Old Books by Antima_workshop on Pixabay

Bentham opened the old book to the thirteenth page and began to read the incantation in a voice hoarse with age. Syllables not spoken in centuries filled the air with blasphemies so thick they nearly took tangible form. The man he hired in Old London to carry his baggage shrieked and fell to the ground, his hands pressed hard over his ears.

As he read, his voice gained strength. He traced each word, inked in blood and sealed in pain, with his finger as he read them. They rang in the air like discordant bells struck a great distance away. The air took on a smell of foulness as if a door to a vast, dank mausoleum had cracked open. On the wall in front of him, the strange symbols carved into the living rock began to shift and writhe. As he progressed down the page, the symbols began to form words that glowed a faint sickening purple.

From behind him, Bentham heard a tortured gurgling sound. The hireling, he supposed, had succumbed to the overwhelming pressure of madness. The man was weak. Expendable. He didn’t matter. Nothing mattered except finishing the incantation that revealed the ancient words on the wall.

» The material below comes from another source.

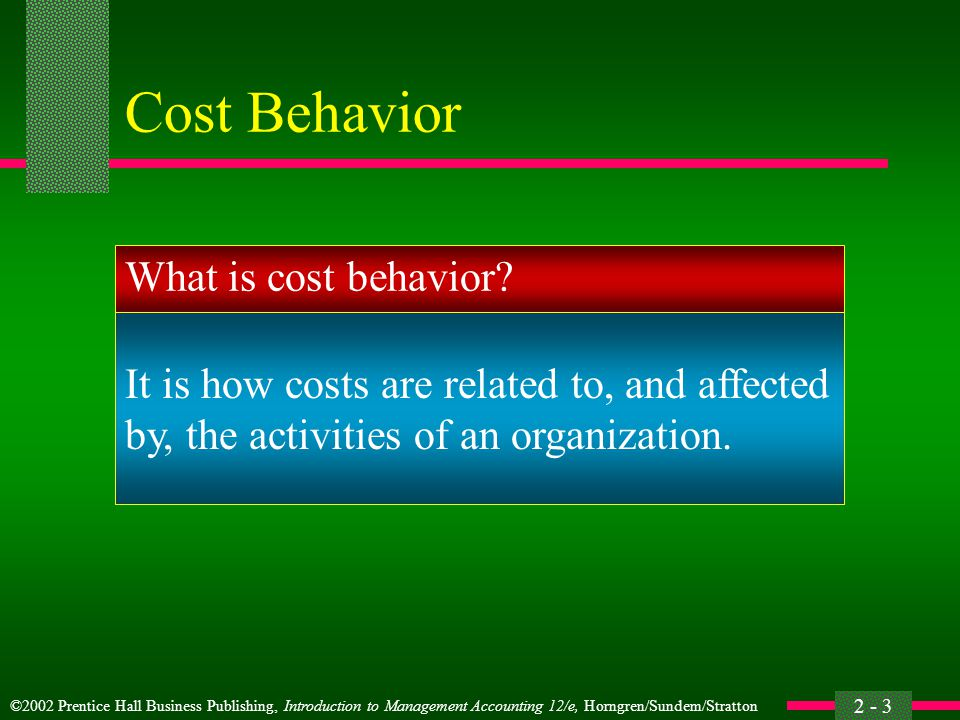 Cost Behavior What is cost behavior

With a final word that sounded like a death rattle, Bentham gazed upon the phrase with undisguised avarice. His brow furrowed as he read the phrase and asked a single question to the thousand chittering shadows that seemed to laugh at his confusion.

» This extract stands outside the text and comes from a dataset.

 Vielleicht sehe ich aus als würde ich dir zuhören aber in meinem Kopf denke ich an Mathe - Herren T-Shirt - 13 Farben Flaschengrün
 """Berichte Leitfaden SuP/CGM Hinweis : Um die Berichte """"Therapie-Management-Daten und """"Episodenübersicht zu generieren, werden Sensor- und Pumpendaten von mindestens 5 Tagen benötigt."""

“What in the hell is Ovaltine?”


I’m pretty sure you can tell I had the punchline to this story before I had the story itself. Sometimes the stories write themselves backwards. What can I say? Sometimes, also, the stories look like one kind of story but are another kind of story altogether.

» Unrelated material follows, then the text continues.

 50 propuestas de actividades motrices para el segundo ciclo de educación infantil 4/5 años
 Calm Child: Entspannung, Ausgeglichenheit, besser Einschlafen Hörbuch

Or are those stories really a little of both? I don’t know. I’m only the messenger here.

Again, if you like these prompts, you can get them from the I Am A Writer group on Facebook or the discord server for the group. We’re a pretty friendly bunch but also a  bunch of weirdos. Then again, we’re all writers of some sort or another. You’re bound to get a whole bunch of weirdos in an assembly like that, right? What can you do?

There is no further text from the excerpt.